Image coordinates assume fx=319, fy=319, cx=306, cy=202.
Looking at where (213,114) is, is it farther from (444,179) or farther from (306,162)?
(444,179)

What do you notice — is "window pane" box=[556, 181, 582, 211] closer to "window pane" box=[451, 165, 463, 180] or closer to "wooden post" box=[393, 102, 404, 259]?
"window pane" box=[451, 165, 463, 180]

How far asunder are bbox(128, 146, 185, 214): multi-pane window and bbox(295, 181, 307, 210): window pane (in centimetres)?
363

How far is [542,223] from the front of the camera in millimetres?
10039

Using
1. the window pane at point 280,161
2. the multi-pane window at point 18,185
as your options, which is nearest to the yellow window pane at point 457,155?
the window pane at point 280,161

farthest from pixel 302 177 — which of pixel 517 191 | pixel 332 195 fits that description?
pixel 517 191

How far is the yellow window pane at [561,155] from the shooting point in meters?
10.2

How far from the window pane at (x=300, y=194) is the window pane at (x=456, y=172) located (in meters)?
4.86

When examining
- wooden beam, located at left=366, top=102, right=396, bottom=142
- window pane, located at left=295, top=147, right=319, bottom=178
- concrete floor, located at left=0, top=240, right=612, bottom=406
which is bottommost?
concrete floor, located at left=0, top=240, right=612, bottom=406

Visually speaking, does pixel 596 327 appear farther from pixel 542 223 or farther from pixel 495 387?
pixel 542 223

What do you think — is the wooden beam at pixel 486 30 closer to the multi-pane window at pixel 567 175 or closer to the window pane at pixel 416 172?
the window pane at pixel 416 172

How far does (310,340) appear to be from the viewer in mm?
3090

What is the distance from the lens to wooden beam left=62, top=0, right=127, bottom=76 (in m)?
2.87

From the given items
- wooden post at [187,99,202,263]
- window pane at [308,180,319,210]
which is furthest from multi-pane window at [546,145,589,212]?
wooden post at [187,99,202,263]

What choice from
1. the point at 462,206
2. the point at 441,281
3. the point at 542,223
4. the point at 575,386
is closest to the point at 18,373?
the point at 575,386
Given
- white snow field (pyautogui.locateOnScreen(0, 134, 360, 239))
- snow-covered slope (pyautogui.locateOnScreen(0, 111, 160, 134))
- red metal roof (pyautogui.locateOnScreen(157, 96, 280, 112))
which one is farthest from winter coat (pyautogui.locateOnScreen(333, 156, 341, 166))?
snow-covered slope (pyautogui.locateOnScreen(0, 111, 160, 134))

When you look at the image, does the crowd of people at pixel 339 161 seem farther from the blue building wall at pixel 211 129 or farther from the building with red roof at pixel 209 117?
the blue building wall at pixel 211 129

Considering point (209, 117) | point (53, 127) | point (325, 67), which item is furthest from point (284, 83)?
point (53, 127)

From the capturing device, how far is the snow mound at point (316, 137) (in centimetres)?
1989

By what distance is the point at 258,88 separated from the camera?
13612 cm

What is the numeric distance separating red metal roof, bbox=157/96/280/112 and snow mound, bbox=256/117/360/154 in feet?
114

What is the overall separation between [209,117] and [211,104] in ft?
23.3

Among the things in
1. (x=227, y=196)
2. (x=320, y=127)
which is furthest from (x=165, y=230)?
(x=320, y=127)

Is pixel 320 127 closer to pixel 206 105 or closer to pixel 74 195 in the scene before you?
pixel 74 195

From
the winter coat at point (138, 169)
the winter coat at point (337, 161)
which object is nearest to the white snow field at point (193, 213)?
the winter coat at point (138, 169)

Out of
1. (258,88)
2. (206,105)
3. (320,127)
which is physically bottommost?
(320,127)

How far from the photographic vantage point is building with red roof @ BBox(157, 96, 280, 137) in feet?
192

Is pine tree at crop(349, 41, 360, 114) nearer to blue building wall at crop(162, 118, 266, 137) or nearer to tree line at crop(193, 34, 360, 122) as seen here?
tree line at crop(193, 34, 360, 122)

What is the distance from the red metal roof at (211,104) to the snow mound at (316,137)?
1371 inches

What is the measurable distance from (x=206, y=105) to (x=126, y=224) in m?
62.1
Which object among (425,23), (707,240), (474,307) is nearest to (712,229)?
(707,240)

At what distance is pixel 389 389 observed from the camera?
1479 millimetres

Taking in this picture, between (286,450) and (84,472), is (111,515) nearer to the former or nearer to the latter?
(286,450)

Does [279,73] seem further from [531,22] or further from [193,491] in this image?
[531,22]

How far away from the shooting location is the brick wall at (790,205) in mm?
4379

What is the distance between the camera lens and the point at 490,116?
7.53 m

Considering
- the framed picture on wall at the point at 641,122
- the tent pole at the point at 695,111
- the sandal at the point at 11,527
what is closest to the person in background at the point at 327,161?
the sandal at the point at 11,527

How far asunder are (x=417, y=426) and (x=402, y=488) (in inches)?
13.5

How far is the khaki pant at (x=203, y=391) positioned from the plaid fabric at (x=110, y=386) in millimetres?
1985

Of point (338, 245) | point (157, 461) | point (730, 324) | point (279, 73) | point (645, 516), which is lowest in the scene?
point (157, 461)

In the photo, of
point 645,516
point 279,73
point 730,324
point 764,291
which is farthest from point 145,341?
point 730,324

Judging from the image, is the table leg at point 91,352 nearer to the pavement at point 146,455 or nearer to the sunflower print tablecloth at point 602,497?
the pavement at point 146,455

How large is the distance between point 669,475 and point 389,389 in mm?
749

Task prompt → The records above need to be transcribed in full. Keep every character unchanged.

Result of the exercise →
Image coordinates assume fx=319, fy=319, cx=306, cy=202.
Looking at where (213,114) is, is it farther from (444,179) or farther from (306,162)?
(444,179)

What do you notice — is "window pane" box=[556, 181, 582, 211] closer to "window pane" box=[451, 165, 463, 180] or closer to "wooden post" box=[393, 102, 404, 259]?
"window pane" box=[451, 165, 463, 180]

How far asunder are bbox(128, 146, 185, 214): multi-pane window and bbox(295, 181, 307, 210): window pane (in centimetres)?
363

How far is [542,223] from the front of the camera in millimetres?
10039

Using
1. the window pane at point 280,161
2. the multi-pane window at point 18,185
as your options, which is nearest to the yellow window pane at point 457,155?
the window pane at point 280,161

farthest from pixel 302 177 — which of pixel 517 191 | pixel 332 195 fits that description?
pixel 517 191

How far is the yellow window pane at [561,155] from the shooting point in meters?
10.2

How far from the window pane at (x=300, y=194) is the window pane at (x=456, y=172) located (in meters)?
4.86

When examining
- wooden beam, located at left=366, top=102, right=396, bottom=142
- window pane, located at left=295, top=147, right=319, bottom=178
- concrete floor, located at left=0, top=240, right=612, bottom=406
which is bottommost?
concrete floor, located at left=0, top=240, right=612, bottom=406

Visually speaking, does pixel 596 327 appear farther from pixel 542 223 or farther from pixel 495 387?
pixel 542 223

What do you think — is the wooden beam at pixel 486 30 closer to the multi-pane window at pixel 567 175 or closer to the window pane at pixel 416 172?
the window pane at pixel 416 172

How far does (310,340) appear to be from the viewer in mm?
3090

What is the distance from the lens to wooden beam left=62, top=0, right=127, bottom=76 (in m)?
2.87

From the given items
- wooden post at [187,99,202,263]
- window pane at [308,180,319,210]
which is furthest from multi-pane window at [546,145,589,212]?
wooden post at [187,99,202,263]

What choice from
1. the point at 462,206
2. the point at 441,281
3. the point at 542,223
4. the point at 575,386
is closest to the point at 18,373?
the point at 575,386
Given
- white snow field (pyautogui.locateOnScreen(0, 134, 360, 239))
- snow-covered slope (pyautogui.locateOnScreen(0, 111, 160, 134))
- red metal roof (pyautogui.locateOnScreen(157, 96, 280, 112))
which one is farthest from winter coat (pyautogui.locateOnScreen(333, 156, 341, 166))?
snow-covered slope (pyautogui.locateOnScreen(0, 111, 160, 134))

When you look at the image, does the crowd of people at pixel 339 161 seem farther from the blue building wall at pixel 211 129 or farther from the building with red roof at pixel 209 117?
the blue building wall at pixel 211 129

Considering point (209, 117) | point (53, 127) | point (325, 67), which item is furthest from point (284, 83)?
point (53, 127)

From the capturing device, how far is the snow mound at point (316, 137) (in centimetres)?
1989

By what distance is the point at 258,88 separated from the camera?
13612 cm

What is the numeric distance separating red metal roof, bbox=157/96/280/112 and snow mound, bbox=256/117/360/154 in feet?
114

What is the overall separation between [209,117] and [211,104] in ft?
23.3

Among the things in
1. (x=227, y=196)
2. (x=320, y=127)
which is furthest from (x=165, y=230)?
(x=320, y=127)

Is pixel 320 127 closer to pixel 206 105 or closer to pixel 74 195 in the scene before you?
pixel 74 195

From
the winter coat at point (138, 169)
the winter coat at point (337, 161)
which object is nearest to the white snow field at point (193, 213)?
the winter coat at point (138, 169)

Out of
1. (258,88)
2. (206,105)
3. (320,127)
which is physically bottommost?
(320,127)

How far from the photographic vantage point is building with red roof @ BBox(157, 96, 280, 137) in feet?
192

Is pine tree at crop(349, 41, 360, 114) nearer to blue building wall at crop(162, 118, 266, 137) or nearer to tree line at crop(193, 34, 360, 122) as seen here?
tree line at crop(193, 34, 360, 122)

What is the distance from the red metal roof at (211,104) to the snow mound at (316,137)?
1371 inches

What is the measurable distance from (x=206, y=105) to (x=126, y=224) in m?
62.1
Which object among (425,23), (707,240), (474,307) is nearest to (712,229)?
(707,240)

At what distance is pixel 389 389 observed from the camera?
1479 millimetres

Taking in this picture, between (286,450) and (84,472), is (111,515) nearer to the former or nearer to the latter?
(286,450)

Does [279,73] seem further from [531,22] or further from [193,491] in this image?
[531,22]

How far away from the shooting location is the brick wall at (790,205) in mm?
4379

What is the distance between the camera lens and the point at 490,116?
7.53 m

Considering
- the framed picture on wall at the point at 641,122
- the tent pole at the point at 695,111
- the sandal at the point at 11,527
what is closest to the person in background at the point at 327,161?
the sandal at the point at 11,527

How far asunder are (x=417, y=426) and (x=402, y=488) (in inches)?
13.5

How far is the khaki pant at (x=203, y=391) positioned from the plaid fabric at (x=110, y=386) in millimetres?
1985

Of point (338, 245) | point (157, 461) | point (730, 324) | point (279, 73) | point (645, 516), which is lowest in the scene?
point (157, 461)

In the photo, of
point 645,516
point 279,73
point 730,324
point 764,291
which is farthest from point 145,341?
point 730,324

Judging from the image, is the table leg at point 91,352 nearer to the pavement at point 146,455 or nearer to the sunflower print tablecloth at point 602,497?
the pavement at point 146,455

How large is the distance between point 669,475 and point 389,389 in mm?
749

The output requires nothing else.